EXERCISE: Reproduce the listing below from the line with "Creative team coworking" to the line with "Simpel dan nikmat, kapan", both lines included, character for character, minus any pictures.

DATA RECORDS:
----
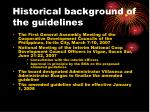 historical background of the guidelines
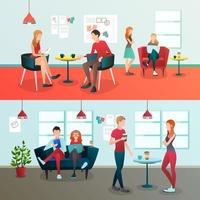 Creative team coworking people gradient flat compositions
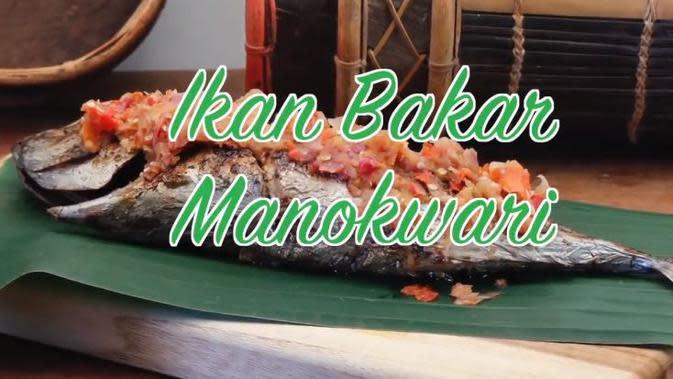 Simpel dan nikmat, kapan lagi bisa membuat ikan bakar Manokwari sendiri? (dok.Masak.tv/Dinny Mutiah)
----
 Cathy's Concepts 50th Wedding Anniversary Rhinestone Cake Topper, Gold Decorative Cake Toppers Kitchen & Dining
----
WRITTEN SOLUTION:
 Creative team coworking people gradient flat compositions
 Simpel dan nikmat, kapan lagi bisa membuat ikan bakar Manokwari sendiri? (dok.Masak.tv/Dinny Mutiah)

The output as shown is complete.